Could you reproduce the material below word for word, omitting the pictures?
•••
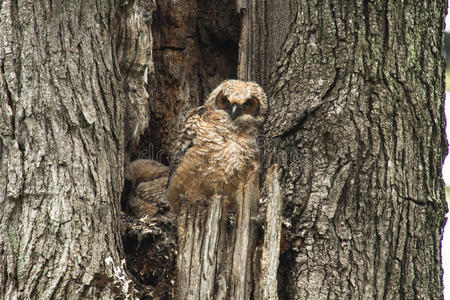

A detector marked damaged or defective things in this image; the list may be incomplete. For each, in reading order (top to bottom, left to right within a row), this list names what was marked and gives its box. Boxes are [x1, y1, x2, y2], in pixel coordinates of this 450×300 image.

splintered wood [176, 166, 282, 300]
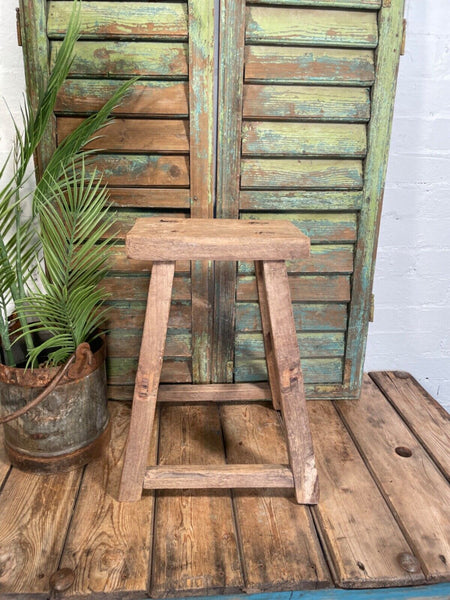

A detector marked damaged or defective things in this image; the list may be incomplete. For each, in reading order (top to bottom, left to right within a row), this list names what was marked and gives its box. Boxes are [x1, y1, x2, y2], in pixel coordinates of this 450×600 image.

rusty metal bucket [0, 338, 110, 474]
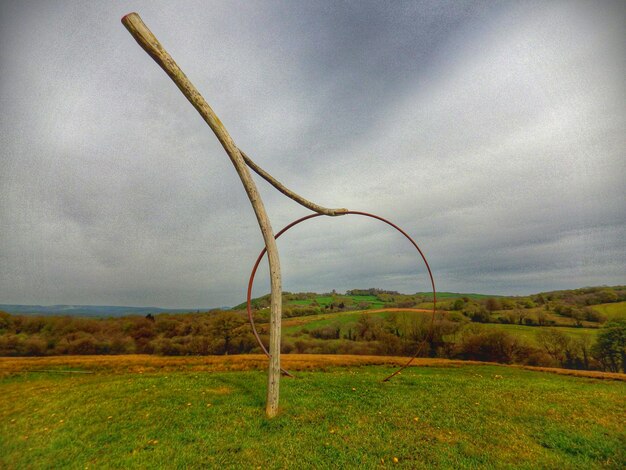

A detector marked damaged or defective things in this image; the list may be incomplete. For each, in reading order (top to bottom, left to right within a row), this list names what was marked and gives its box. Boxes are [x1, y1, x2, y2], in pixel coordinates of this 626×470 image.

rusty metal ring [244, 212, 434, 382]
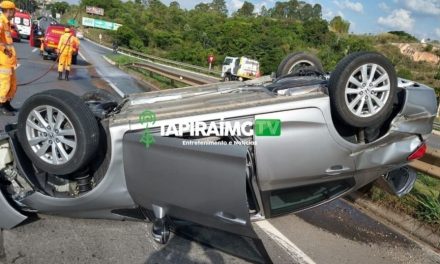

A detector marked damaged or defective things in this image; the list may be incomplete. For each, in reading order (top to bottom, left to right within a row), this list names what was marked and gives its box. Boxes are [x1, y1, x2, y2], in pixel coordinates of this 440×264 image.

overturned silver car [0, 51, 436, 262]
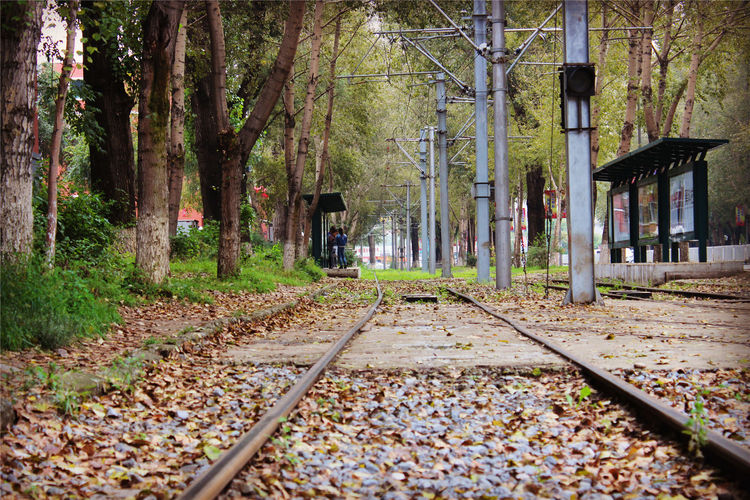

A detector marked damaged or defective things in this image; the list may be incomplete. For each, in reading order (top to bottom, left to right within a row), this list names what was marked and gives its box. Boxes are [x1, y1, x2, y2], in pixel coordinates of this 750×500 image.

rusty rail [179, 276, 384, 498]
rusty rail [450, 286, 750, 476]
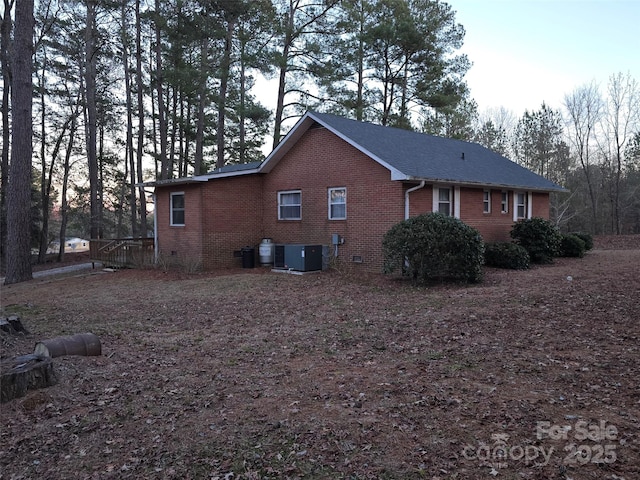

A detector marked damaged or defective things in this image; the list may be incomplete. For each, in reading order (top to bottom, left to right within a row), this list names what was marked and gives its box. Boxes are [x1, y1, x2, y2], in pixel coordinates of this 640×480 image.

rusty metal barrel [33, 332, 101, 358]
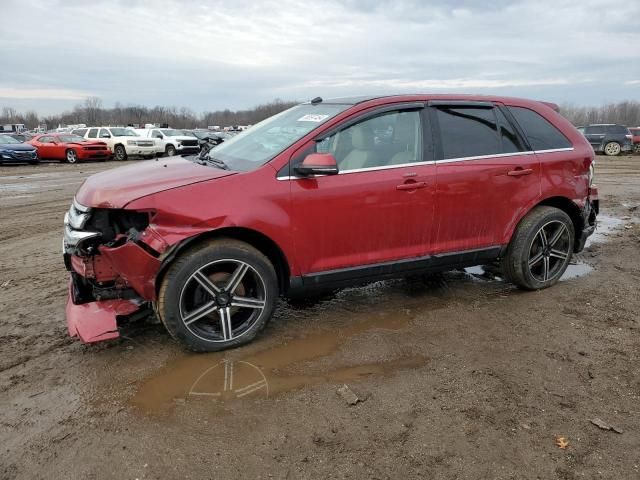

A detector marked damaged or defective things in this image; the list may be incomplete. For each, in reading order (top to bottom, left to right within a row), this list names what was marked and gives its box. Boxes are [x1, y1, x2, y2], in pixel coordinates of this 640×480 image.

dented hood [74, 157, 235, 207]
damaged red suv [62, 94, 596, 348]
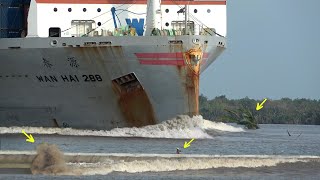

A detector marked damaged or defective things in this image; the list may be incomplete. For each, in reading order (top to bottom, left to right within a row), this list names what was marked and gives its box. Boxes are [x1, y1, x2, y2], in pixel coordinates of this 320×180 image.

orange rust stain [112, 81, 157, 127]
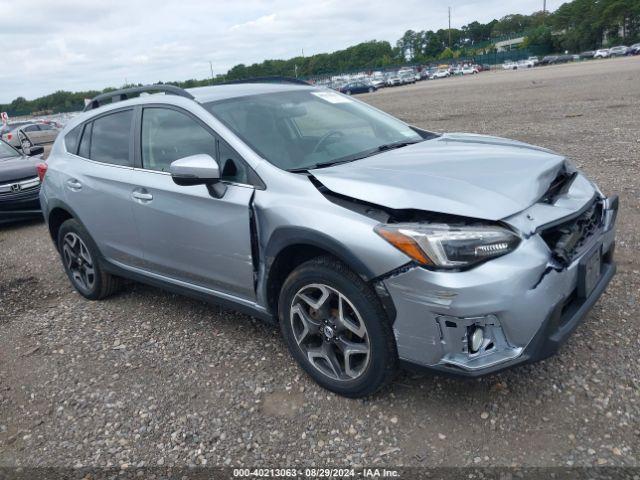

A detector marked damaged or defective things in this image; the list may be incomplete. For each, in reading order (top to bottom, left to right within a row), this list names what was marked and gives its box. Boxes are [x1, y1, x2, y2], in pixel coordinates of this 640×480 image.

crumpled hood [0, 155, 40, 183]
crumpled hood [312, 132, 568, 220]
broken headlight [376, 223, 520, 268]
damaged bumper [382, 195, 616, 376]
•••
> **OUTPUT FOR THIS TASK**:
A detector marked damaged or defective things in this image; the list may be incomplete. For each, in reading order (top to bottom, left to right within a row), this list names what was marked and gives its box. Boxes are [x1, y1, x2, y2], in pixel coordinates of this 450×300 image.

splintered wood [176, 166, 282, 300]

A detector marked damaged or defective things in this image; the list may be incomplete. For each, in reading order (top to bottom, left to right within a row), this list names what was marked and gives its box. Boxes are [x1, y1, x2, y2], in pixel coordinates of this 450×600 image.

rusty metal bucket [0, 338, 110, 474]

A detector marked damaged or defective things in this image; the list may be incomplete. For each, in reading order (top to bottom, left to right within a row), this list names what was marked and gives its box. Boxes are [x1, y1, x2, y2], in pixel coordinates of this 626×470 image.

rusty metal ring [244, 212, 434, 382]

A detector marked damaged or defective things in this image; the list may be incomplete. For each, in reading order (top to bottom, left to right within a row), this list names what was marked and gives its box. Boxes are [x1, y1, x2, y2], in pixel coordinates of this 440×264 image.

overturned silver car [0, 51, 436, 262]

A detector marked damaged or defective things in this image; the list may be incomplete. For each, in reading order (top to bottom, left to right within a row), this list names what was marked and gives its box. Boxes are [x1, y1, x2, y2], in pixel coordinates of this 750×500 image.

rusty rail [179, 276, 384, 498]
rusty rail [450, 286, 750, 476]

A detector marked damaged or defective things in this image; the list may be incomplete. For each, in reading order (top to bottom, left to right within a row), this list names what was marked and gives its box. Boxes are [x1, y1, x2, y2], in pixel coordinates of this 640×480 image.

rusty metal barrel [33, 332, 101, 358]

A detector marked damaged or defective things in this image; the list may be incomplete. For each, in reading order (top to bottom, left to right within a row), this list names what was marked and gives its box. Boxes are [x1, y1, x2, y2], in pixel coordinates of this 640×480 image.

dented hood [74, 157, 235, 207]
damaged red suv [62, 94, 596, 348]

A detector marked damaged or defective things in this image; the list may be incomplete. For each, in reading order (top to bottom, left to right within a row), this list names what was marked and gives its box. Boxes are [x1, y1, x2, y2], in pixel coordinates of this 320×180 image.

orange rust stain [112, 81, 157, 127]

A detector marked damaged or defective things in this image; the list may be incomplete. For each, in reading order (top to bottom, left to right within a row), this list names what was marked and gives its box. Boxes are [x1, y1, x2, y2], in pixel coordinates of this 640×480 image.

crumpled hood [0, 155, 40, 183]
crumpled hood [312, 132, 568, 220]
broken headlight [376, 223, 520, 268]
damaged bumper [382, 195, 616, 376]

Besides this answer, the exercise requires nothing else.